- [記事]:
法林岳之の「週刊モバイルCATCH UP」
美しく生まれ変わった「Xperia Z SO-02E」
(2013/2/14 12:50)
今年1月、米ラスベガスで催された「2013 INTERNATIONAL CES」で発表されたソニーモバイルのフラッグシップモデル「Xperia Z」がNTTドコモの2013年春モデル「Xperia Z SO-02E」として、2月9日に発売された。この春、もっとも注目度の高いモデルと言われる「Xperia Z」のレポートをお送りしよう。
国内のスマートフォン市場を切り開いたXperia
2月9日~11日までの3連休、ドコモショップや家電量販店のNTTドコモのコーナーは、たいへんな盛況だったという。その盛況を生み出したのは言うまでもなく、2月9日に発売されたNTTドコモのソニーモバイル製スマートフォン「Xperia Z SO-02E」を買い求めるユーザーが数多く来店したからだ。昨年あたりからNTTドコモのスマートフォンでは、人気機種の発売日は盛況だと言われてきたが、販売店によれば、今回の「Xperia Z SO-02E」はこれまでの人気機種を大きく上回る反響だったという。
Xperiaと言えば、2010年4月発売の「Xperia SO-01B」で、国内のスマートフォン市場を本格的に切り開き、その後も美しいアークラインをデザインした「Xperia arc SO-01C」(2011年3月発売)、Xperiaシリーズで初めて日本仕様に対応した「Xperia acro SO-02C」(2011年7月発売)、防水対応でベストセラーを記録した「Xperia acro HD SO-03D」をリリースし、ユーザーの高い支持を得てきた。しかし、その一方で、NTTドコモのラインアップでは「GALAXY」シリーズや「Optimus」シリーズなどの海外勢が攻勢を強め、また国内市場全体では「iPhone」が販売ランキングでトップを走る。市場を切り開き、リードしてきたXperiaシリーズと言えども、絶対的な存在感を得る状況にはいたっていない。

- [必要な作業]:
次の(a)〜(c)の記述がXperia Zの記事の内容と一致するか判断し、それぞれ「はい」か「いいえ」で答え、根拠となる記事中の語句をそのまま引用してください。
(a) 「Xperia Z SO-02E」は2月9日に発売された。
(b) 「Xperia acro SO-02C」は防水対応でベストセラーを記録した。
(c) 国内市場全体の販売ランキングでトップを走っているのは「GALAXY」シリーズである。

(データのまとまり)
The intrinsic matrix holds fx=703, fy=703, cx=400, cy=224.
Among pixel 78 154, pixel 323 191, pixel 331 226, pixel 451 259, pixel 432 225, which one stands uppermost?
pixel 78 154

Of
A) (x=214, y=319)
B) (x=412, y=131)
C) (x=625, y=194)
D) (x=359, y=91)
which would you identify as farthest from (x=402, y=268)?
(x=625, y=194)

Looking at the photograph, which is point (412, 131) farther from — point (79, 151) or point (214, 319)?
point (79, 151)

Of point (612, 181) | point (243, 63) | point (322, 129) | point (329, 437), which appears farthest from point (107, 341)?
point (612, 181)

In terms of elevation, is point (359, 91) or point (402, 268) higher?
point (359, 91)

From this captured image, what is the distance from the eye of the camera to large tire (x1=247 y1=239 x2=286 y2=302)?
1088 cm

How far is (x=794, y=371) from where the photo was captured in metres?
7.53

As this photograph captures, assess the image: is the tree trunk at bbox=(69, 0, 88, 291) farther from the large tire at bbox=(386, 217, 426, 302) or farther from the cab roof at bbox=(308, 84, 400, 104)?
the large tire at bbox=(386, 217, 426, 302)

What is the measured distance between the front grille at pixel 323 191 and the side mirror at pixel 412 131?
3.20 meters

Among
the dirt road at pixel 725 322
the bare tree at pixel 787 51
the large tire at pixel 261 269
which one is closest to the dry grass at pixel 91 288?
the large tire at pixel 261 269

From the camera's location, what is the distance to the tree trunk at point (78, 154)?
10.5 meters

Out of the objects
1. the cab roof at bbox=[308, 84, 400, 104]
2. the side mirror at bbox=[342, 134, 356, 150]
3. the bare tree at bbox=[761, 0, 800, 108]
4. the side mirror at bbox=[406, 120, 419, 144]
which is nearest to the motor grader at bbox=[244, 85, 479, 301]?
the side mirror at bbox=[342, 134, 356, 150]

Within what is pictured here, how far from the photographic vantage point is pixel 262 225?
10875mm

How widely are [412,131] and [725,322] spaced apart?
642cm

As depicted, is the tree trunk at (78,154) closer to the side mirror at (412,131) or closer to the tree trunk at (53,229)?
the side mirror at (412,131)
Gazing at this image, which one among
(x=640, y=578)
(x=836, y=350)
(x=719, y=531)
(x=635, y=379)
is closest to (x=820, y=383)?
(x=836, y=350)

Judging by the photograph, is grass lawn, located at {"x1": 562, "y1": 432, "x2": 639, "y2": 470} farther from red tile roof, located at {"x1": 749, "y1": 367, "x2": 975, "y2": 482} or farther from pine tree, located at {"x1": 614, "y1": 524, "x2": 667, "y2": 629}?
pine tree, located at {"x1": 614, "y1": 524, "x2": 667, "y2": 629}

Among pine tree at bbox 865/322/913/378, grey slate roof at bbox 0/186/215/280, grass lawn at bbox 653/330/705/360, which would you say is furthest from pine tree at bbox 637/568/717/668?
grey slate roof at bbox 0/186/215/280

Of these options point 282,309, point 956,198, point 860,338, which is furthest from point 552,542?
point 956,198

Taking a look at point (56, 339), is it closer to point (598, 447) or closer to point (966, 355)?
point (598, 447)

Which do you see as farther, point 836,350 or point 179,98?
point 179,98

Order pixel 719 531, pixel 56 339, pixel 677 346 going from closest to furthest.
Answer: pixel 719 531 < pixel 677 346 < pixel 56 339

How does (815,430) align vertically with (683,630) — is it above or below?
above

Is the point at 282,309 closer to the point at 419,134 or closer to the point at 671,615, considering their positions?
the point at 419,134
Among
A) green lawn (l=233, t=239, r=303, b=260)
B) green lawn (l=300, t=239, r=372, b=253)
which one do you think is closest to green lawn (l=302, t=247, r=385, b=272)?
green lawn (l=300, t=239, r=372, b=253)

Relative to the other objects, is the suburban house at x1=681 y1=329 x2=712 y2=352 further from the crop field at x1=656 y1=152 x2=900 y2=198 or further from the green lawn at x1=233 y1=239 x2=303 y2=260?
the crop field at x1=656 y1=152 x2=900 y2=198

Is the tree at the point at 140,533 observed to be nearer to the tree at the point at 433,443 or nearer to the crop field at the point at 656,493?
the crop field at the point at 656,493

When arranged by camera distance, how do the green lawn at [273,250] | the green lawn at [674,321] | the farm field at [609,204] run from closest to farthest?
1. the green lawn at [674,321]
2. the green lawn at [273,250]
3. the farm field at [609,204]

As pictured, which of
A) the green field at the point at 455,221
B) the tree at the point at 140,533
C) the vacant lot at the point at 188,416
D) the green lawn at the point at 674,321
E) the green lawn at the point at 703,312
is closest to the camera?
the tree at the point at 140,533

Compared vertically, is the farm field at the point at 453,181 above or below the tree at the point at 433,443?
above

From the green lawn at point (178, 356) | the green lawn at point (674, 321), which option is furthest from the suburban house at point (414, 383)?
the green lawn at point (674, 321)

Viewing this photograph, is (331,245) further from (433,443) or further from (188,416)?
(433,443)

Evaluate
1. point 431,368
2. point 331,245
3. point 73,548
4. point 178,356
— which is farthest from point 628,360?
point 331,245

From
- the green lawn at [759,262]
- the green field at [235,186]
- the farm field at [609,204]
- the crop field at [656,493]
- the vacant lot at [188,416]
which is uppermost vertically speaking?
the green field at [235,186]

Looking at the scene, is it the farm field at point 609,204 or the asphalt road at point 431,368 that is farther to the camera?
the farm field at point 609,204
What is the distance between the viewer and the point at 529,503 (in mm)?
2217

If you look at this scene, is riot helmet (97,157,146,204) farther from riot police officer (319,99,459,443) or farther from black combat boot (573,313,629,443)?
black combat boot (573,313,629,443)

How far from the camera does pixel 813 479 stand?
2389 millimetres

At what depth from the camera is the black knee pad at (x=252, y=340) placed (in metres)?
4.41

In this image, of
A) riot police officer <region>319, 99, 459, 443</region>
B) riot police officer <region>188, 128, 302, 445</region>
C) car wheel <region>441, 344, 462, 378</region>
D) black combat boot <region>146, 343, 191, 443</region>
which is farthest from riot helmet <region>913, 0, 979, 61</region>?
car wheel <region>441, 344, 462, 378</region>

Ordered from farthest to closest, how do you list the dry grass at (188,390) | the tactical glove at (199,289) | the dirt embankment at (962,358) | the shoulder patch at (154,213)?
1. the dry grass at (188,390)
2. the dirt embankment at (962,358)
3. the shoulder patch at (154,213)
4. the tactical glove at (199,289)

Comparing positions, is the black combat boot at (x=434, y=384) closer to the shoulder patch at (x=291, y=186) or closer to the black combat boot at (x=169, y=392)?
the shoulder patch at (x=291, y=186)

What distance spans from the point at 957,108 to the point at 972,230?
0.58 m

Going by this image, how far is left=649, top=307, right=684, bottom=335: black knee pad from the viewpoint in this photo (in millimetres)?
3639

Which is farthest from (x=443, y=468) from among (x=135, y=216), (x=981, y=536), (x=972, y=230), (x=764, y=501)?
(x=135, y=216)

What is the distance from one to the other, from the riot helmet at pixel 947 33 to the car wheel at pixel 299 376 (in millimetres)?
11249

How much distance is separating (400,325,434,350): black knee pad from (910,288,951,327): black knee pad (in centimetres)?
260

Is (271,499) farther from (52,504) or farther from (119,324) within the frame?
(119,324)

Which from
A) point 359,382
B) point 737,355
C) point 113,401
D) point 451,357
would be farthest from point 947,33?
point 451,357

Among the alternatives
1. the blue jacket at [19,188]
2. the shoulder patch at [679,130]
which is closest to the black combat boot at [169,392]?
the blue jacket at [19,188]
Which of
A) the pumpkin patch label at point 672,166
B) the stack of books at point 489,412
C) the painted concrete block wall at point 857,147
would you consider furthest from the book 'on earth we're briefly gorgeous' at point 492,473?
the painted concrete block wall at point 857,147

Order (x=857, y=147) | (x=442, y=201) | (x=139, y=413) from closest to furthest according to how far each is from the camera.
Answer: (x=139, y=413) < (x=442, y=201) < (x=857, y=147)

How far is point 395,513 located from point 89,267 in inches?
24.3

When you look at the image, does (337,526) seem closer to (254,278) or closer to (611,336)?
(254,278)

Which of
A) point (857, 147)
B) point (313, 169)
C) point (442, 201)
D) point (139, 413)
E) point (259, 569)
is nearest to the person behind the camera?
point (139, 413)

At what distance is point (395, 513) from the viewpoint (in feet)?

- [完成した回答]:
(a) はい。「2月9日に発売されたNTTドコモのソニーモバイル製スマートフォン「Xperia Z SO-02E」」
(b) いいえ。「防水対応でベストセラーを記録した「Xperia acro HD SO-03D」」
(c) いいえ。「国内市場全体では「iPhone」が販売ランキングでトップを走る」